Conflitto di classe che, allora come oggi, sarebbe
stato perso dai ceti dominanti se in loro soccorso – anche allora sotto
la foglia di fico Onu – non fosse accorsa prima Israele, poi la
“comunità internazionale” (marines, francesi e bersaglieri) e infine di
nuovo Israele. E’ significativa, per scoprire gli intenti occultati dal
solito “intervento umanitario e di separazione dei contendenti”, la
conclusione di quell’intervento. I contingenti “di pacificazione”
impongono ai militanti palestinesi guidati da Arafat, di abbandonare il
paese e trasferirsi in esilio in Tunisia e Yemen. Come dettato da Usa e
Israele. Pretendendo di fidarsi delle assicurazioni israeliane e delle
destre fasciste, secondo cui neanche un capello sarebbe stato torto ai
palestinesi nei campi profughi, ormai solo donne, anziani e bambini
privati di ogni difesa, i governi della “comunità internazionale”
ritirano i propri contingenti, solo per assistere da lontano alla
terrificante strage di inermi a Sabra e Shatila, perpetrata dai
falangisti dell’ora redivivo Geagea, sotto la supervisione e con
l’appoggio logistico di Ariel Sharon. Non è forse la procedura che si
pratica quando si tratta delle guerre coloniali e capitaliste con le
quali, oltre alla conquista di posizioni geostrategiche e di risorse, si
tratta di eliminare modelli sociali più equi, divergenti dal pensiero
unico di un protocapitalismo di ritorno, detto liberista ma più feroce
che mai? Vietnam, Jugoslavia, Iraq, Cuba, i governi progressisti
posto-coloniali in Asia, America Latina e Africa, paesi dai diritti
sociali posti in cima alle priorità e tutti decapitati da golpe e
eversioni pianificate al Pentagono e al Dipartimento di Stato nel nome
del pensiero unico.
Nel
nome della croce
Il non esserci stati non giustifica il
trattamento dissociato con il quale la stragrande maggioranza dei
giornalisti italiani presenta questi episodi alla pubblica opinione.

* [Contenuto del dataset]:
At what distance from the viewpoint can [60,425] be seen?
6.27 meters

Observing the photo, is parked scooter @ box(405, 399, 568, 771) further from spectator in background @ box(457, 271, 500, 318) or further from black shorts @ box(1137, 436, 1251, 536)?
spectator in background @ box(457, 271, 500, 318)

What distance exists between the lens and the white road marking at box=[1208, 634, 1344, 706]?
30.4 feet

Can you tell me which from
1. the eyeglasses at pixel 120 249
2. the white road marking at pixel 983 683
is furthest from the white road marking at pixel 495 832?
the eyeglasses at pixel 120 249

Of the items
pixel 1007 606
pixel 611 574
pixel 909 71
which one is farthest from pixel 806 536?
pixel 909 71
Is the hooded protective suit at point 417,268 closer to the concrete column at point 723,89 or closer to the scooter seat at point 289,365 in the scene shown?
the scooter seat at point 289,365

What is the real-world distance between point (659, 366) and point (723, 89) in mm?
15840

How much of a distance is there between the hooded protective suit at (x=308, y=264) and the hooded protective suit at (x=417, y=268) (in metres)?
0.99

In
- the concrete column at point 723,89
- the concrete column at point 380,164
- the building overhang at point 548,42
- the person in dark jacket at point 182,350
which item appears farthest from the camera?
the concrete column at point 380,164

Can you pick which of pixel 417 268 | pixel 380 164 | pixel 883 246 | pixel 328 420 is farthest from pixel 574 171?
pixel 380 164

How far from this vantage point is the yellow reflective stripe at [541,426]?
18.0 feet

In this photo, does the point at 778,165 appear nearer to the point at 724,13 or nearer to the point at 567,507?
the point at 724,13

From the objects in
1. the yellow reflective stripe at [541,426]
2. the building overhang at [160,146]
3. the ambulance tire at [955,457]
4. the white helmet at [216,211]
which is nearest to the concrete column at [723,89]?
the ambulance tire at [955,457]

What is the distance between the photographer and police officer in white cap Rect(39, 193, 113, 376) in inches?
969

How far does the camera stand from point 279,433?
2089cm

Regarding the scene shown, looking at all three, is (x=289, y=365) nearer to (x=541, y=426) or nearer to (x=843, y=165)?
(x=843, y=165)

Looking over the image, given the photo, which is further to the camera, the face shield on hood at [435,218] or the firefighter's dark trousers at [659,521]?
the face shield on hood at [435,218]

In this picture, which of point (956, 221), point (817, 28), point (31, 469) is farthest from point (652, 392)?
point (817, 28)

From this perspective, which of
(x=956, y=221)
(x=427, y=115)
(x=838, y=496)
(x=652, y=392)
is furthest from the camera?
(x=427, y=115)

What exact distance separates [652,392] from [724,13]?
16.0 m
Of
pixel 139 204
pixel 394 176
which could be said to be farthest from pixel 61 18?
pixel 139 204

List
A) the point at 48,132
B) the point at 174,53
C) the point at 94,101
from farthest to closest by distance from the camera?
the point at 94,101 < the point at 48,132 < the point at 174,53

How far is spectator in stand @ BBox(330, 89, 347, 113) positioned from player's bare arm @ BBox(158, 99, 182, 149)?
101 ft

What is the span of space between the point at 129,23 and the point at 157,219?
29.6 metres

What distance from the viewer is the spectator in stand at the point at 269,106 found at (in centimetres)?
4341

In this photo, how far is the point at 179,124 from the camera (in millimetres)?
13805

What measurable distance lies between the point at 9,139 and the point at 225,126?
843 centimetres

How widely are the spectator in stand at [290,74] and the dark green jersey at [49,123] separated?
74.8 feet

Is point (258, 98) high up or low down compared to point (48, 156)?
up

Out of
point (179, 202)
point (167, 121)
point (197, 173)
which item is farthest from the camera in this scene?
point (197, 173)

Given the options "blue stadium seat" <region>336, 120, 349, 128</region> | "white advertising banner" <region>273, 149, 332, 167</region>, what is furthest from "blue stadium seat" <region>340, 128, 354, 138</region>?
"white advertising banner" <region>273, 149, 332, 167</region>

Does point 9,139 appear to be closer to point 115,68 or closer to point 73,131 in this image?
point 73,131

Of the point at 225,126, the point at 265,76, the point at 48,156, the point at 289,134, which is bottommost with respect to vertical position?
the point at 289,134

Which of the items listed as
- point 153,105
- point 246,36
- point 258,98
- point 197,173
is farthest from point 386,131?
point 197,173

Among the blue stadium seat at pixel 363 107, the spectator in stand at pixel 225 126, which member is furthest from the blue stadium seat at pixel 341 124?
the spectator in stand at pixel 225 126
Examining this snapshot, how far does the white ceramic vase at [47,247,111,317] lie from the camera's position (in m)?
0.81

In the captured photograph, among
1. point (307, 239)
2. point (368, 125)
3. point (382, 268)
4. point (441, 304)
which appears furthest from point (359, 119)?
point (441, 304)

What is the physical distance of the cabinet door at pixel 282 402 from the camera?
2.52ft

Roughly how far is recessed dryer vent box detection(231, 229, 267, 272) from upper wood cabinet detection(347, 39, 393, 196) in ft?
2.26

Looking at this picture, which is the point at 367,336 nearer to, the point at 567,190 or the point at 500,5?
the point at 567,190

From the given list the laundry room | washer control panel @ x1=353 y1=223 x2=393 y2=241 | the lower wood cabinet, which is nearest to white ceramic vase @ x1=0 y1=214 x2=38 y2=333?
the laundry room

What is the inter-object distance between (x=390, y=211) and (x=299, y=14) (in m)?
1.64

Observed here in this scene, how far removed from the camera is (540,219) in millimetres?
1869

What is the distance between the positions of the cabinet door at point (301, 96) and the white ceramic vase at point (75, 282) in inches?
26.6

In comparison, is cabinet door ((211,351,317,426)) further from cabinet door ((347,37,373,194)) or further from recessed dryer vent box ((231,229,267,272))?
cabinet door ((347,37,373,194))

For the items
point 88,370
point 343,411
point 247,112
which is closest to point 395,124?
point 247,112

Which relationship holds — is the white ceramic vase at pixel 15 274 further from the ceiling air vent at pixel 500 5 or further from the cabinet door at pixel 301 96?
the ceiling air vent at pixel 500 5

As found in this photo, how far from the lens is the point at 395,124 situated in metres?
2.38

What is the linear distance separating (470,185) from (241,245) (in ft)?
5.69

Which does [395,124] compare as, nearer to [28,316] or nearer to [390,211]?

* [Richieste]:
**A)** Rispondi a queste domande basandoti sull'estratto:
(i) In quali paesi i contingenti "di pacificazione" impongono ai militanti palestinesi di trasferirsi in esilio?
(ii) Chi ha perpetrato la strage di Sabra e Shatila, e sotto la supervisione di chi?
(iii) Dove sarebbero stati pianificati i golpe e le eversioni contro i paesi elencati?
**B)** Modifica il tratto dell'estratto che va da "ritirano i propri" fino a "del pensiero unico.", sostituendo "terrificante" con "orribile".

* [Soluzioni]:
**A)**
(i) In Tunisia e Yemen.
(ii) I falangisti dell'ora redivivo Geagea, sotto la supervisione di Ariel Sharon.
(iii) Al Pentagono e al Dipartimento di Stato.

**B)**
ritirano i propri contingenti, solo per assistere da lontano alla
orribile strage di inermi a Sabra e Shatila, perpetrata dai
falangisti dell’ora redivivo Geagea, sotto la supervisione e con
l’appoggio logistico di Ariel Sharon. Non è forse la procedura che si
pratica quando si tratta delle guerre coloniali e capitaliste con le
quali, oltre alla conquista di posizioni geostrategiche e di risorse, si
tratta di eliminare modelli sociali più equi, divergenti dal pensiero
unico di un protocapitalismo di ritorno, detto liberista ma più feroce
che mai? Vietnam, Jugoslavia, Iraq, Cuba, i governi progressisti
posto-coloniali in Asia, America Latina e Africa, paesi dai diritti
sociali posti in cima alle priorità e tutti decapitati da golpe e
eversioni pianificate al Pentagono e al Dipartimento di Stato nel nome
del pensiero unico.